Extrait choisi =

++++++++++

SPECIFICITE DES ENTREPRISES FRANCHES
La création des entreprises franches répond à des objectifs économiques et politiques précis ; elles sont mises en place pour faire face aux difficultés d’ordre structurel, dans le domaine de l’emploi, des apports de devises, etc. Le présent chapitre traitera des enjeux des entreprises franches, compte tenu de leur spécificité et le second chapitre, de la mise en œuvre du droit du travail dans les entreprises franches .
Les intérêts des investisseurs étrangers
La plupart des pays dotés de zone franche offrent en principe le même ensemble d’avantages aux investisseurs. Les opérateurs étrangers n’investissent dans les entreprises franches que s’ils sont certains de trouver des intérêts et des privilèges du régime de zone franche qui leur sont dévolus. A ce titre, plusieurs avantages leur sont offerts afin de les inciter à s’investir dans le pays et en voici quelques uns :
Main-d’œuvre intensive et bon marché :
Les investisseurs étrangers opèrent dans les entreprises franches du fait de l’abondance de la main d’œuvre locale qui plus est, bon marché.
Madagascar dispose des ressources humaines nécessaires, d’un capital humain très important pour le bon fonctionnement de l’entreprise ; les statistiques démontrent que l’effectif des travailleurs dans les entreprises franches est actuellement évalué à peu près à 110 000 personnes, soit plus du tiers de la main d’œuvre du secteur secondaire. Ce résultat suffit à démontrer que les entreprises franches sont spécialement intensives en main d’œuvre. Par conséquent, elle ne constitue pas le problème majeur des opérateurs étrangers ; par rapport aux enjeux de la concurrence mondiale effrénée, elle constitue même un avantage comparatif pour Madagascar parmi les autres facteurs.
Avantages fiscaux et douaniers intéressants
Ils sont spécifiquement prévus par les textes malgaches en vigueur. Ainsi, les entreprises franches malgaches :
– sont toutes exonérées de la taxe professionnelle ;
– bénéficient d’un système fiscal réduit et à faible taux avec initialement une exonération totale d’impôt sur les bénéfices des sociétés pendant une période allant de 2 à 15 ans suivant les catégories d’entreprises et un taux fixé à 10 % pour les années suivantes ;
– le taux en matière d’impôt sur les dividendes est fixé à 10 % ; et l’impôt sur les revenus salariaux des expatriés ne peut être supérieur à 35%, les transferts sont libres ;
– bénéficient également d’un régime douanier assurant une exemption de tous les droits et taxes à l’importation et à l’exportation.
Le projet de refonte de la loi relative au régime de zone franche prévoit des réformes du régime fiscal et douanier.

++++++++++

Relevés de questions de raisonnement spatial:

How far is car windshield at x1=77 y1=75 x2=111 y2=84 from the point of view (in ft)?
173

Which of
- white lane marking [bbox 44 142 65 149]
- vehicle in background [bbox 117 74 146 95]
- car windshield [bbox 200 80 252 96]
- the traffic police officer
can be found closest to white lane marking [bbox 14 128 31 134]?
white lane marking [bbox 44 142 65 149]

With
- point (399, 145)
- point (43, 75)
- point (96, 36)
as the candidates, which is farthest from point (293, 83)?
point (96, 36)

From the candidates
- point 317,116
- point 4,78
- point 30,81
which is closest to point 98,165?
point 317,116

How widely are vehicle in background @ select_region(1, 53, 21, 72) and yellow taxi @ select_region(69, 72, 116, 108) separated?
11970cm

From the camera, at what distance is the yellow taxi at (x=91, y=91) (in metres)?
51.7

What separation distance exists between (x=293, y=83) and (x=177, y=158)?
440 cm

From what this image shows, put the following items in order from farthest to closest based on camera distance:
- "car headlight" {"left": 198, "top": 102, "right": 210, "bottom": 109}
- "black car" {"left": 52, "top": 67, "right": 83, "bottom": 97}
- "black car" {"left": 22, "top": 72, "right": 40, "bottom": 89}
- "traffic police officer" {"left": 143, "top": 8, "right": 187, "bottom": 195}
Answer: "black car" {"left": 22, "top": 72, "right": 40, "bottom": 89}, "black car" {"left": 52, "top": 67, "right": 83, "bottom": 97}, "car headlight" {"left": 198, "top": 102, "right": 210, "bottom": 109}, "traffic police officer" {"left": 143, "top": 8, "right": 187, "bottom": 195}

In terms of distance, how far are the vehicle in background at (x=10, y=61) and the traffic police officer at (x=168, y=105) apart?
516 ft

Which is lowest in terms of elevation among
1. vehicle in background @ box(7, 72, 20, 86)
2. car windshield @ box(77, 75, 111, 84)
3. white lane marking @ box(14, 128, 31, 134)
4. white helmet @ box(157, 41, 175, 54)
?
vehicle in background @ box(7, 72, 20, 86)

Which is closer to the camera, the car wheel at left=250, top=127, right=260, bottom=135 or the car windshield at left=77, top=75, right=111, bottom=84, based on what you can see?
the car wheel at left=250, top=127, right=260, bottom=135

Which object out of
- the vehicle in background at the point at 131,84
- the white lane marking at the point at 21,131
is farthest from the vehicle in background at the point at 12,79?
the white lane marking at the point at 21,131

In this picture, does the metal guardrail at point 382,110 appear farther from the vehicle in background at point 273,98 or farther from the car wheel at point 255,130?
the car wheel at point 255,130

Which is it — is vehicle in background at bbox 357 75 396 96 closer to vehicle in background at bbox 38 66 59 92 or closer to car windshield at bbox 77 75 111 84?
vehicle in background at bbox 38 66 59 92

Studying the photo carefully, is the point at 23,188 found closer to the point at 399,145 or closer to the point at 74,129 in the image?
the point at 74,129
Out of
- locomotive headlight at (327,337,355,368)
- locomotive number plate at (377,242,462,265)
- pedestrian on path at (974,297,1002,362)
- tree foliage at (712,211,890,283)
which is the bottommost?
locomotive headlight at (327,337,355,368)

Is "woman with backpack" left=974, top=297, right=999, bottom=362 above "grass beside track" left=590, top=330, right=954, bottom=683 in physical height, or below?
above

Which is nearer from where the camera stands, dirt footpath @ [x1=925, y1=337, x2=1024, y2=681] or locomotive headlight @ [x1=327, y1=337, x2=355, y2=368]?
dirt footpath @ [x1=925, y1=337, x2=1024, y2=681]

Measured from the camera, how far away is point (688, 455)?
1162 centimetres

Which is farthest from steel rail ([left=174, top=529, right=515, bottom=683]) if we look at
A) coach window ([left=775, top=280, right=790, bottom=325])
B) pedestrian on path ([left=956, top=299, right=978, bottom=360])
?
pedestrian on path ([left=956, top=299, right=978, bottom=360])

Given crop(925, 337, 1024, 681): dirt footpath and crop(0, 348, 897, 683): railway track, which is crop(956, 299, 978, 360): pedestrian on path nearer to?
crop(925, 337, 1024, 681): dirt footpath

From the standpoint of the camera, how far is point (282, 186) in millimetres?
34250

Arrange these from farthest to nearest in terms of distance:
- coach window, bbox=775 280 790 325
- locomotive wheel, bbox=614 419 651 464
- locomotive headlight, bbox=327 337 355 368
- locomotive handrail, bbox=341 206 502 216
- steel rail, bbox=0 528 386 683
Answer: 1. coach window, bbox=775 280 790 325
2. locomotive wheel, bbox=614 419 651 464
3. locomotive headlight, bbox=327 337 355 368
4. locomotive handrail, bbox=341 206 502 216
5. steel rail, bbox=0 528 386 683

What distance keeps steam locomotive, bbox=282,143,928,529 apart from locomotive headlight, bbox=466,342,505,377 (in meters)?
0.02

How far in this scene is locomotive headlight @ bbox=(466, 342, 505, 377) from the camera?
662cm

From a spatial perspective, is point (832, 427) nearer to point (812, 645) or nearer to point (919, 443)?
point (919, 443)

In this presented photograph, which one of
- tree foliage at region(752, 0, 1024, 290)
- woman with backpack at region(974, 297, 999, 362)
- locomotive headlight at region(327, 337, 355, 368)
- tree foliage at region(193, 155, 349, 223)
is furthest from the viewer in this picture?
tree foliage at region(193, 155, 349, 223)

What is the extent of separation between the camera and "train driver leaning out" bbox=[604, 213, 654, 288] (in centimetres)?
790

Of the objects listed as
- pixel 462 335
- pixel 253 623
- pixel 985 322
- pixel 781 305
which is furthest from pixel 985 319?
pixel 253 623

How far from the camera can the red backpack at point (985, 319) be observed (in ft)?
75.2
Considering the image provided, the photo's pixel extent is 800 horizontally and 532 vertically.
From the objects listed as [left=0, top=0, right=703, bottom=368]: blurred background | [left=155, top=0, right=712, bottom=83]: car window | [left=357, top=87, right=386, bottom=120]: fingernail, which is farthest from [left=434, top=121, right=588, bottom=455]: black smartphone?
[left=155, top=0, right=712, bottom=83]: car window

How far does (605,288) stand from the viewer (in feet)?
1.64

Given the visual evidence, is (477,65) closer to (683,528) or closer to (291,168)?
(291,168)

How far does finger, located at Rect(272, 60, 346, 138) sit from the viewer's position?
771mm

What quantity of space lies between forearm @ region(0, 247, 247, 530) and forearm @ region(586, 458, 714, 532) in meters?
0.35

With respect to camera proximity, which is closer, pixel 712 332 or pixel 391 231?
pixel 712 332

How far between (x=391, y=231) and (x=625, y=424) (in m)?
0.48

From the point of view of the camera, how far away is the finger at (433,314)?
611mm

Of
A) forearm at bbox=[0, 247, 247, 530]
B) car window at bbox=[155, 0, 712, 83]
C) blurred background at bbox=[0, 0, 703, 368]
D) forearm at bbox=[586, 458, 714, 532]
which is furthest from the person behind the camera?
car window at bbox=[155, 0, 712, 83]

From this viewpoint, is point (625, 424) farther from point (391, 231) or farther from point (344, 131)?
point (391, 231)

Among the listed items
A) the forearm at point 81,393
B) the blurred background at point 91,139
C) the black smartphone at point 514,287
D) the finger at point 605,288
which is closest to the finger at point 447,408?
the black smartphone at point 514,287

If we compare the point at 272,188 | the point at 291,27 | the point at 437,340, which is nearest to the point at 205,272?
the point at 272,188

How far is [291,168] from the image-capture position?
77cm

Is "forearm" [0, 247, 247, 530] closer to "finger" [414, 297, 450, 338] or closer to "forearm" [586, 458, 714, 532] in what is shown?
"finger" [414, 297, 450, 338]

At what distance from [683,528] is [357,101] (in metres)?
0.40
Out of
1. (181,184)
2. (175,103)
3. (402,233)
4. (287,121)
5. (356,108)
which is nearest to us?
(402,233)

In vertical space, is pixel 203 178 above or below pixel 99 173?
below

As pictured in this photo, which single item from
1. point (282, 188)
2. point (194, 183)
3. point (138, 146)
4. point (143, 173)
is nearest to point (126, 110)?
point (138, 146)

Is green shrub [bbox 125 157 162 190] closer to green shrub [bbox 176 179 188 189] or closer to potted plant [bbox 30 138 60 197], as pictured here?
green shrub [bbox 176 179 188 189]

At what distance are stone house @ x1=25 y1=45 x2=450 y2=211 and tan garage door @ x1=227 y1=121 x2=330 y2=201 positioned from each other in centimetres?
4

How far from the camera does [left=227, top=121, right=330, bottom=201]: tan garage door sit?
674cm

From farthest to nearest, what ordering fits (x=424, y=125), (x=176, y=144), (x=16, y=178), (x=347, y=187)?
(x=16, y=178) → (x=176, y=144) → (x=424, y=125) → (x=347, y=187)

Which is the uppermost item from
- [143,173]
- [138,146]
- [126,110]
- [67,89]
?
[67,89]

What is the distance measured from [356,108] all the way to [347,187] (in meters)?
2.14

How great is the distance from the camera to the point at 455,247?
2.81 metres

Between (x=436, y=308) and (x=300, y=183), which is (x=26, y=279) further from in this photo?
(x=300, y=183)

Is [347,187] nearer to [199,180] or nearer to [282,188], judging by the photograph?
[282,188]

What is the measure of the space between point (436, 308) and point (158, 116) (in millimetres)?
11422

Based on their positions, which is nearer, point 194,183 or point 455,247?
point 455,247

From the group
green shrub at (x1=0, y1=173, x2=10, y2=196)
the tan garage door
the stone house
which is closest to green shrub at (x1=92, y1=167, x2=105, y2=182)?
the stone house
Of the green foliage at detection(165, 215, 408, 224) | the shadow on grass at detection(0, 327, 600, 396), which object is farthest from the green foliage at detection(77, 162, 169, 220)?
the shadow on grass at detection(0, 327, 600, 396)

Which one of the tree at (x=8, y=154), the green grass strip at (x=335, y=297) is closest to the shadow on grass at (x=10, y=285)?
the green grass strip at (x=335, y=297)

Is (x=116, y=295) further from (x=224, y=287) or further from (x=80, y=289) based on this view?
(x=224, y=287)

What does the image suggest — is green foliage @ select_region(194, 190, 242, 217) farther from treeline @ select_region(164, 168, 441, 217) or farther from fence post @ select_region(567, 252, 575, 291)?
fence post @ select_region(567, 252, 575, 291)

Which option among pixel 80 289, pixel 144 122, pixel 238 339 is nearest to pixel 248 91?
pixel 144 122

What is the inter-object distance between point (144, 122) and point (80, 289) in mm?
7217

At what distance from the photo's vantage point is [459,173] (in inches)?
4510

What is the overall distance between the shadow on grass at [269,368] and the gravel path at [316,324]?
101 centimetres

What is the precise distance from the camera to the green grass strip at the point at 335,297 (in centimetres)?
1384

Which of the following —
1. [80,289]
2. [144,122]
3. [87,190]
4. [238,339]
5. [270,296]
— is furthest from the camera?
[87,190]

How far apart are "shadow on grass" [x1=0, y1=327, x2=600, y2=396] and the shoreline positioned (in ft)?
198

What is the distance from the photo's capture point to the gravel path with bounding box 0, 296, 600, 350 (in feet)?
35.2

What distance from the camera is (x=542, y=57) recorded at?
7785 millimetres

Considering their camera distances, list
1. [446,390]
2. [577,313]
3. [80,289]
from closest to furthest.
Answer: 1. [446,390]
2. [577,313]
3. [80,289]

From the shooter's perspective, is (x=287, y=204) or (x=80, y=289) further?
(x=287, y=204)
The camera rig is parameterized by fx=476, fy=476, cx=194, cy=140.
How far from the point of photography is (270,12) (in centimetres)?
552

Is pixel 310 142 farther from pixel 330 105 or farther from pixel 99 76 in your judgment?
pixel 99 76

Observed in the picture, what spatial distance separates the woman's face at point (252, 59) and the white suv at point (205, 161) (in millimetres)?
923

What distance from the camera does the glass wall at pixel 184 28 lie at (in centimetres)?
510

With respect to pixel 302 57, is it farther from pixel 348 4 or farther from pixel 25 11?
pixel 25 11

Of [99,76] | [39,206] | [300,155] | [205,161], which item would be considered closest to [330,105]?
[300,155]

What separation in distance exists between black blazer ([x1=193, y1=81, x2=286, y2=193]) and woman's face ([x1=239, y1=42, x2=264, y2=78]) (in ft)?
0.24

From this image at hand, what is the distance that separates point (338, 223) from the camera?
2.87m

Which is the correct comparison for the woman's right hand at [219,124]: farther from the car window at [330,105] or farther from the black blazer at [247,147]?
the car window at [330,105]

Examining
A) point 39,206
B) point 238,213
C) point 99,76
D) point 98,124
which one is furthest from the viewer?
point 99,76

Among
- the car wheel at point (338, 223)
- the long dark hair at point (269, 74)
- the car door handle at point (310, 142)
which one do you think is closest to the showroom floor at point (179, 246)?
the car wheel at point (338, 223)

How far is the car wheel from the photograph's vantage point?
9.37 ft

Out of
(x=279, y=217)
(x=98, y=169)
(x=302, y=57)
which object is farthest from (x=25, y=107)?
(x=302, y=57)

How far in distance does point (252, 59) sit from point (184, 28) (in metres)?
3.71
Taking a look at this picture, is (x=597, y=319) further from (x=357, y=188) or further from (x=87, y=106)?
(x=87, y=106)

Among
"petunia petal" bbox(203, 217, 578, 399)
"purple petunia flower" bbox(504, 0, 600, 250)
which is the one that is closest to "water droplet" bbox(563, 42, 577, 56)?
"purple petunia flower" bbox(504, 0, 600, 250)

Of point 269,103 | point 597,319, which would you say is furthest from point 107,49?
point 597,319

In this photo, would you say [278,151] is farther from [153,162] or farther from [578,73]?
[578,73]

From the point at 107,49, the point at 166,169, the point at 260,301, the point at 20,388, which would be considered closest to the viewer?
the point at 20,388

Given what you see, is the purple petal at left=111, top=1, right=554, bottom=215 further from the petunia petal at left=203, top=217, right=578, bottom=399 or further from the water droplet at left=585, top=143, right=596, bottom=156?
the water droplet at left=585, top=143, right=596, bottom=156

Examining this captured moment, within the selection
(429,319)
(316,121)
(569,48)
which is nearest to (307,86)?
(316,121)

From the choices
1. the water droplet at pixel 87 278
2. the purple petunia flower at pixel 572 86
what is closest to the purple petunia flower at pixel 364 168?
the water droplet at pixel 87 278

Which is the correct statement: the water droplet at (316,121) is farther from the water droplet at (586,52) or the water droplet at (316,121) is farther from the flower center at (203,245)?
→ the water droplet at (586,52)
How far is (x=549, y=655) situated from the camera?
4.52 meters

++++++++++

Exercice 1 = Recopiez le passage de l'extrait sur les entreprises franches allant de « Avantages fiscaux et » jusqu'à « fiscal et douanier. » inclus.
Exercice 2 = D'après l'extrait sur les entreprises franches, à combien est actuellement évalué l'effectif des travailleurs de ces entreprises à Madagascar ?
Exercice 3 = Dressez la liste des avantages fiscaux et douaniers dont bénéficient les entreprises franches malgaches selon l'extrait.
Appuyez-vous uniquement sur l'extrait consacré aux entreprises franches.

Réponse 1 =
Avantages fiscaux et douaniers intéressants
Ils sont spécifiquement prévus par les textes malgaches en vigueur. Ainsi, les entreprises franches malgaches :
– sont toutes exonérées de la taxe professionnelle ;
– bénéficient d’un système fiscal réduit et à faible taux avec initialement une exonération totale d’impôt sur les bénéfices des sociétés pendant une période allant de 2 à 15 ans suivant les catégories d’entreprises et un taux fixé à 10 % pour les années suivantes ;
– le taux en matière d’impôt sur les dividendes est fixé à 10 % ; et l’impôt sur les revenus salariaux des expatriés ne peut être supérieur à 35%, les transferts sont libres ;
– bénéficient également d’un régime douanier assurant une exemption de tous les droits et taxes à l’importation et à l’exportation.
Le projet de refonte de la loi relative au régime de zone franche prévoit des réformes du régime fiscal et douanier.

Réponse 2 = À peu près 110 000 personnes, soit plus du tiers de la main-d'œuvre du secteur secondaire.

Réponse 3 =
- Exonération de la taxe professionnelle pour toutes les entreprises franches.
- Système fiscal réduit et à faible taux : exonération totale d'impôt sur les bénéfices des sociétés pendant 2 à 15 ans selon les catégories d'entreprises, puis un taux fixé à 10 %.
- Impôt sur les dividendes fixé à 10 %, impôt sur les revenus salariaux des expatriés plafonné à 35 % et transferts libres.
- Régime douanier assurant une exemption de tous les droits et taxes à l'importation et à l'exportation.